(Passage for review Opens)

Her interest in end-of-life issues was sparked in 1963. Cicely Saunders, an English physician who was a pioneer in the field, gave a lecture at Yale describing her approach to treating terminally ill cancer patients by easing pain and suffering in the final stages of life so they could concentrate on their relationships and prepare for death.

"She made an indelible impression on me, for until then I had thought nurses were the only people troubled by how a terminal illness was treated," wrote Dean Wald, who informally retained the title of dean after she left the Yale post in 1966.

After hearing Saunders's lecture, Dean Wald immediately sought to revamp nursing education to focus on patients and their families and involve them in the patients' care.

She resigned from the deanship to educate herself about the hospice movement. In 1969, she spent a month at St. Christopher's Hospice in London, the hospice founded by Saunders. When she returned to the United States, she formed an interdisciplinary team of doctors, clergy, and nurses to study the needs of dying patients. In 1974, that team founded the first US hospice, Connecticut Hospice in Branford. At first, it provided only home care; by 1980, it had an inpatient facility.

The hospice movement rapidly expanded, with programs sprouting by the dozens, then hundreds. In 1982, Congress required Medicare to pay for hospice care, which put the treatment in mainstream medical practice. Today, about 3,200 hospice programs serve about 900,000 patients a year in the United States.

"Hospice care for the terminally ill is the end piece of how to care for patients from birth on," Dean Wald once wrote. "As more and more people . . . are exposed to this new model of how to approach end-of-life care, we are taking what was essentially a hidden scene - death, an unknown - and making it a reality. We are showing people that there are meaningful ways to cope with this very difficult situation."

(Passage for review Closes)
(Given information Opens)

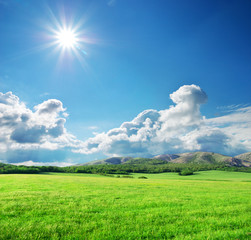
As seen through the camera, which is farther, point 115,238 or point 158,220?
point 158,220

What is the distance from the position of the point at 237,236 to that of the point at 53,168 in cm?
17062

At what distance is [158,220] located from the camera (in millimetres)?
8359

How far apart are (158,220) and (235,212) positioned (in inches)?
253

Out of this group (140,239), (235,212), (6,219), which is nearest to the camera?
(140,239)

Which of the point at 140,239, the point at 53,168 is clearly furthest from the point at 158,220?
the point at 53,168

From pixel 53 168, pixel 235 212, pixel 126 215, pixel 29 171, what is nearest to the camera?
pixel 126 215

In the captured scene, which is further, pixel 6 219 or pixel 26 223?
pixel 6 219

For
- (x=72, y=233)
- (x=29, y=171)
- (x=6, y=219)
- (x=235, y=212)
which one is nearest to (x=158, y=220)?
(x=72, y=233)

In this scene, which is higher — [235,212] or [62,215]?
[62,215]

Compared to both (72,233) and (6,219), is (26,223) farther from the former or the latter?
(72,233)

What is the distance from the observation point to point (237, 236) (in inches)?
271

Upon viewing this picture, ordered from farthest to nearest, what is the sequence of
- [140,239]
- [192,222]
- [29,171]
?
[29,171], [192,222], [140,239]

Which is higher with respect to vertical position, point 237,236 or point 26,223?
point 26,223

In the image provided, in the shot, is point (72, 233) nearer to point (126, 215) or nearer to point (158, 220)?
point (126, 215)
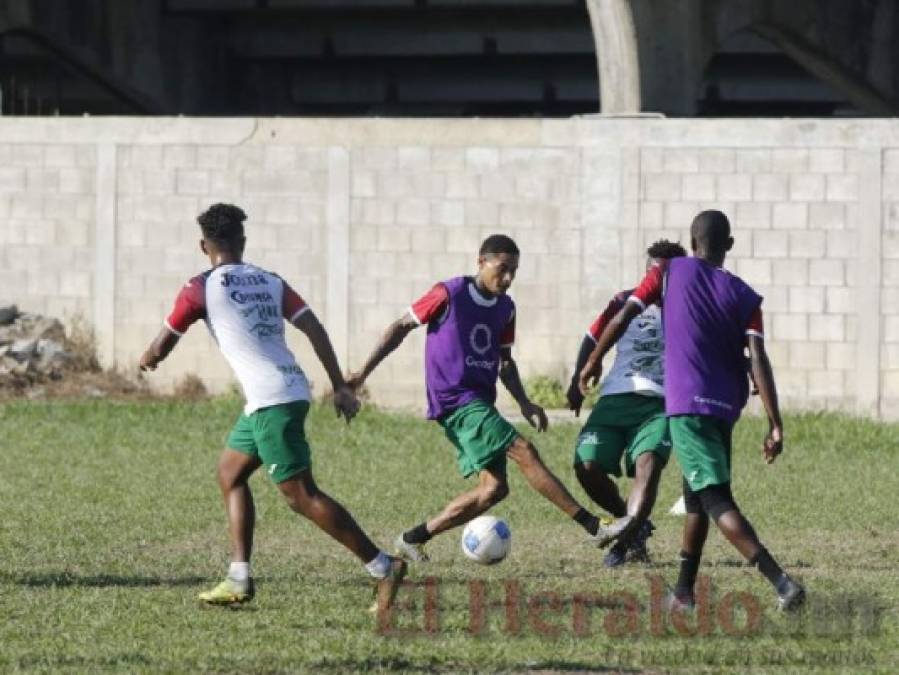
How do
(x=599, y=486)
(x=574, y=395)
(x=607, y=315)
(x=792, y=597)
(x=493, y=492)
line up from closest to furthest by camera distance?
(x=792, y=597) → (x=493, y=492) → (x=607, y=315) → (x=574, y=395) → (x=599, y=486)

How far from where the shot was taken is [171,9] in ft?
102

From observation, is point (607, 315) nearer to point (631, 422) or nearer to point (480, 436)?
point (631, 422)

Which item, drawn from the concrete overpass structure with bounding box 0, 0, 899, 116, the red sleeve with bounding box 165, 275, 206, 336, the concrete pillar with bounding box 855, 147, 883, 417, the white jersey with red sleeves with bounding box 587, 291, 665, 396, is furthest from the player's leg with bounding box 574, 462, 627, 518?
the concrete overpass structure with bounding box 0, 0, 899, 116

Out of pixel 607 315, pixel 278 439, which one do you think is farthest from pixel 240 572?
pixel 607 315

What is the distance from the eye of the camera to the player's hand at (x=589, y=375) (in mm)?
10758

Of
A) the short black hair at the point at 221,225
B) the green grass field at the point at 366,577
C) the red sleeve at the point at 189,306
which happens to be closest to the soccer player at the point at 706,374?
the green grass field at the point at 366,577

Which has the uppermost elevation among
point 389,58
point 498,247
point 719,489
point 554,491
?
point 389,58

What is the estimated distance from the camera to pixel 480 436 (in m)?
11.2

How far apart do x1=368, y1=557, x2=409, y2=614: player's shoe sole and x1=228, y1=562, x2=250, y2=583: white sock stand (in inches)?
25.9

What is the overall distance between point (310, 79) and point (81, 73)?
5.99m

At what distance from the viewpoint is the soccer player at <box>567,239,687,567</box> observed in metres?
11.8

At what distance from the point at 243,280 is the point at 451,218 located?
11791mm

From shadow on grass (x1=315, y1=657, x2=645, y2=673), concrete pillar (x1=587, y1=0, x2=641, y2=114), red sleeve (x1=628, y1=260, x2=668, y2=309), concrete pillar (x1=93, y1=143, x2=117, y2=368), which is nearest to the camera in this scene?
shadow on grass (x1=315, y1=657, x2=645, y2=673)

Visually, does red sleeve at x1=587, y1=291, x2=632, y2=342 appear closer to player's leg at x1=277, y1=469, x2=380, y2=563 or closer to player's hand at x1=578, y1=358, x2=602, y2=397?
player's hand at x1=578, y1=358, x2=602, y2=397
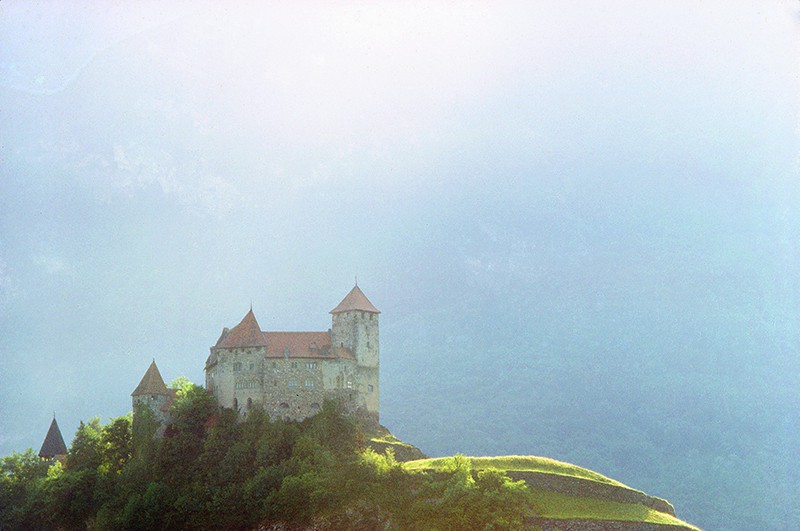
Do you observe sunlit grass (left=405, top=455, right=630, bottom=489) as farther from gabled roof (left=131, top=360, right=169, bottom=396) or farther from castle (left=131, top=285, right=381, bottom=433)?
gabled roof (left=131, top=360, right=169, bottom=396)

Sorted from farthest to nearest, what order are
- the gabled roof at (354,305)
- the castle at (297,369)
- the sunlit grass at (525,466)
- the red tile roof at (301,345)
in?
the gabled roof at (354,305), the red tile roof at (301,345), the castle at (297,369), the sunlit grass at (525,466)

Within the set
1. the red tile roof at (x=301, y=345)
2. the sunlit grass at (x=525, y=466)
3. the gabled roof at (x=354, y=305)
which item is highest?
the gabled roof at (x=354, y=305)

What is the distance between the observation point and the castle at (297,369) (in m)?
74.1

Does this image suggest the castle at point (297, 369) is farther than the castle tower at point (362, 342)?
No

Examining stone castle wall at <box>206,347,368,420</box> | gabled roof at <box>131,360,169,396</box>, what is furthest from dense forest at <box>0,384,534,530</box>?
gabled roof at <box>131,360,169,396</box>

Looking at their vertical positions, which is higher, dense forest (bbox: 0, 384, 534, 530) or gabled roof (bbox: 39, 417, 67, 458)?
gabled roof (bbox: 39, 417, 67, 458)

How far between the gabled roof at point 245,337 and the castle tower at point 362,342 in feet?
19.7

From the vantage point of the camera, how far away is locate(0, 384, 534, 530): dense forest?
60.8 m

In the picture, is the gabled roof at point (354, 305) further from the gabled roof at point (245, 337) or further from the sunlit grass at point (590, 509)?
the sunlit grass at point (590, 509)

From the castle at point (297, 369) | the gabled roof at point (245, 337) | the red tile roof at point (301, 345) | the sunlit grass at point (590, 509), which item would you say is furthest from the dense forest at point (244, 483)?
the red tile roof at point (301, 345)

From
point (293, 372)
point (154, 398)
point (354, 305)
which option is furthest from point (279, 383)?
point (154, 398)

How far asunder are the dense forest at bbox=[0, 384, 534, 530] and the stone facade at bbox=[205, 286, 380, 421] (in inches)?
61.9

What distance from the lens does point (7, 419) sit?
18488 centimetres

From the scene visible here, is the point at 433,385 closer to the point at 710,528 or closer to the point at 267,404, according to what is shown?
the point at 710,528
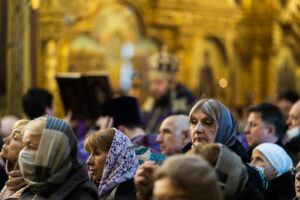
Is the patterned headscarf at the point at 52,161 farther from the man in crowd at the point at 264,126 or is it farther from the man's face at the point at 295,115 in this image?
the man's face at the point at 295,115

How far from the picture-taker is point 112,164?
12.1 ft

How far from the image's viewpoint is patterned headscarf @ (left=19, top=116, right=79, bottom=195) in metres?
3.25

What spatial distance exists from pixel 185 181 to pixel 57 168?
1084mm

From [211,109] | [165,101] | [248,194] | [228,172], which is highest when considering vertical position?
[211,109]

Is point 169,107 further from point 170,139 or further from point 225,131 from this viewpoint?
point 225,131

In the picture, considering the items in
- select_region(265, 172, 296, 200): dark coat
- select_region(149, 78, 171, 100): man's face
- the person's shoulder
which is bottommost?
select_region(265, 172, 296, 200): dark coat

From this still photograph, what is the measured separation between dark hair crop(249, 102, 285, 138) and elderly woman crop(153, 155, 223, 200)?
3.18 metres

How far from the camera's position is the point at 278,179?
4430 mm

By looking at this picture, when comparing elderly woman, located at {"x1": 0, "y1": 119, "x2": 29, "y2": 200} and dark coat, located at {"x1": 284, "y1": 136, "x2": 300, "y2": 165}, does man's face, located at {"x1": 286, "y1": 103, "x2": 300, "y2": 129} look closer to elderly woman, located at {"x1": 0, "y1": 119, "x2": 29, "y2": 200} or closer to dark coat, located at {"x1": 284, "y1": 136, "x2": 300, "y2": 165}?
dark coat, located at {"x1": 284, "y1": 136, "x2": 300, "y2": 165}

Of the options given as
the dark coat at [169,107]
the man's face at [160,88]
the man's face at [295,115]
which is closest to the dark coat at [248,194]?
the man's face at [295,115]

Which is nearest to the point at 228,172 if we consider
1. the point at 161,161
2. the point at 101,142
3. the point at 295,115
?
the point at 101,142

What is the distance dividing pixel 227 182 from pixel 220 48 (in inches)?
528

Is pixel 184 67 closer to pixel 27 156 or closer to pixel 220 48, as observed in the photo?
pixel 220 48

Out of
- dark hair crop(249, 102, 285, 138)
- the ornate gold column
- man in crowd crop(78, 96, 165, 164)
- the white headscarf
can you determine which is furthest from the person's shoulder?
the ornate gold column
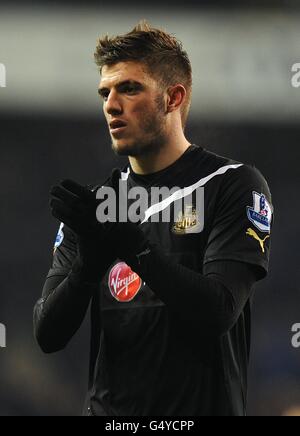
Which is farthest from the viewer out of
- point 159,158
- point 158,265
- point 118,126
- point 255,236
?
point 159,158

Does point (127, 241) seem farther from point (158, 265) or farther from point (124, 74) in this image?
point (124, 74)

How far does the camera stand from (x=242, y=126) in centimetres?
629

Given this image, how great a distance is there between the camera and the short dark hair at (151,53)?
7.80ft

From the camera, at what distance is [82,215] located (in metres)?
1.98

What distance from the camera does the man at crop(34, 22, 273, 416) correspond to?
6.56 feet

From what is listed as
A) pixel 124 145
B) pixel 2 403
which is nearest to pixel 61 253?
pixel 124 145

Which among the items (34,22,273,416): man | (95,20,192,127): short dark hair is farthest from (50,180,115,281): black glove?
(95,20,192,127): short dark hair

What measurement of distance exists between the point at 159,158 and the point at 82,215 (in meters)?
0.50

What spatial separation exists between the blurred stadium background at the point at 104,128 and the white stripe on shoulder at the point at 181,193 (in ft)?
12.3

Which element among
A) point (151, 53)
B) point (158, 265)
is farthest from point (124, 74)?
point (158, 265)

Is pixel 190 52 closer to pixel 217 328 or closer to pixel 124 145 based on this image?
pixel 124 145

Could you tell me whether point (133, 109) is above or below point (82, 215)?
above

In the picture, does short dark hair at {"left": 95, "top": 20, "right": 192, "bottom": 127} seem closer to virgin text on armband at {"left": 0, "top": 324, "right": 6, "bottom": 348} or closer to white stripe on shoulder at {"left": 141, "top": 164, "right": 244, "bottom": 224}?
white stripe on shoulder at {"left": 141, "top": 164, "right": 244, "bottom": 224}
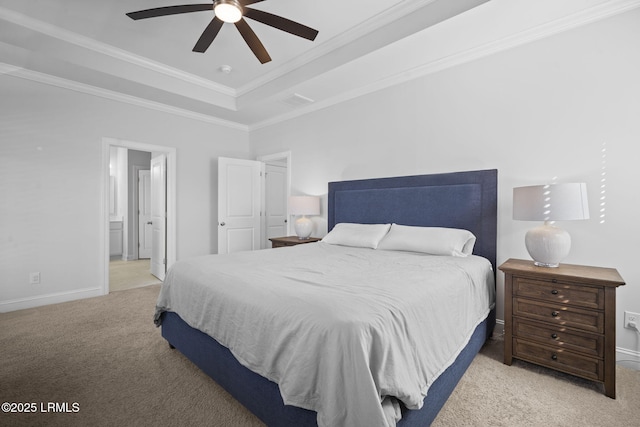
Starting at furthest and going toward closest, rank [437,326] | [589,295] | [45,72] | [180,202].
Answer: [180,202] → [45,72] → [589,295] → [437,326]

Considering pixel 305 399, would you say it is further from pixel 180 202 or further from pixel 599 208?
pixel 180 202

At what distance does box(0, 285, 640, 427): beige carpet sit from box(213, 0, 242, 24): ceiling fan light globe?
98.9 inches

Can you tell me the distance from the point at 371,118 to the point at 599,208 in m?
2.37

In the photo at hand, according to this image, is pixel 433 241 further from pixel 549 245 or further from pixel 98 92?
pixel 98 92

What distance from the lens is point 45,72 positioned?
11.0ft

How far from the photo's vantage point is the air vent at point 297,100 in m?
3.96

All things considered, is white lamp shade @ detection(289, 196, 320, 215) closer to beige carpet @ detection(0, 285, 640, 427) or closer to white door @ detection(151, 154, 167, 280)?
white door @ detection(151, 154, 167, 280)

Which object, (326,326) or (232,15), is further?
(232,15)

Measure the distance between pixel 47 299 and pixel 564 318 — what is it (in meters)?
5.10

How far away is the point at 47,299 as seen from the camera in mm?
3459

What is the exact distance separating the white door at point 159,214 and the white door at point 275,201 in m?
1.76

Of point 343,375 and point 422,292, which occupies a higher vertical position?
point 422,292

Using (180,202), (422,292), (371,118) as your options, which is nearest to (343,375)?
(422,292)

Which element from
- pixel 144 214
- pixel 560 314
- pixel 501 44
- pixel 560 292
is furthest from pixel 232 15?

(Given information Closes)

Exercises to complete:
• 1. In the hospice text, turn the paragraph that begins "She resigned from the deanship" into a short list that keeps its main facts.
• 2. According to the hospice text, in what year did Congress require Medicare to pay for hospice care?

Answer set:
• 1.
- Dean Wald resigned as dean to learn about the hospice movement.
- In 1969, she spent a month at St. Christopher's Hospice in London, which Saunders founded.
- Back in the United States, she formed a team of doctors, clergy, and nurses to study the needs of dying patients.
- In 1974, the team founded the first US hospice, Connecticut Hospice in Branford.
- It first offered only home care and had an inpatient facility by 1980.

• 2. 1982